▶ TASK REQUIREMENTS: Please output the passage of the hacker history post between "Ever since that" and "tell you that.", inclusive, copied word for word.

Wednesday, January 9, 2019

Hacker History III: Professional Hardware Hacker

Following on from my C64 hacking days, but in parallel to my BBS Hacking, this final part looks at my early hardware hacking and creation of a new class of meteorological research radar...

Ever since that first C64 and through the x86 years, I’d been hacking away – mostly software; initially bypassing copy-protection, then game cracks and cheats, followed by security bypasses and basic exploit development.

Before bug bounty programs were invented in the 2010’s, as early as 1998 I used to say the best way to learn and practice hacking skills was to target porn sites. The “theory” being that they were constantly under attack, tended to have the best security (yes, even better than the banks) and, if you were ever caught, the probability of ever appearing in court and having to defend your actions in front of a jury was never going to happen - and the folks that ran and built the sites would be the first to tell you that.

▶ SOURCE DATA:
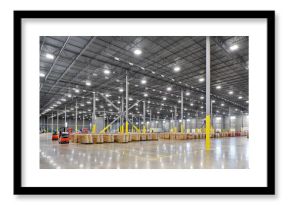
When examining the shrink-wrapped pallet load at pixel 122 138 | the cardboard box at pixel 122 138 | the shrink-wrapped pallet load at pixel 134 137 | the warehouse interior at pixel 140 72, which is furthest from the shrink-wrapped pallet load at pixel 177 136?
the shrink-wrapped pallet load at pixel 122 138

▶ FULL RESPONSE:
Ever since that first C64 and through the x86 years, I’d been hacking away – mostly software; initially bypassing copy-protection, then game cracks and cheats, followed by security bypasses and basic exploit development.

Before bug bounty programs were invented in the 2010’s, as early as 1998 I used to say the best way to learn and practice hacking skills was to target porn sites. The “theory” being that they were constantly under attack, tended to have the best security (yes, even better than the banks) and, if you were ever caught, the probability of ever appearing in court and having to defend your actions in front of a jury was never going to happen - and the folks that ran and built the sites would be the first to tell you that.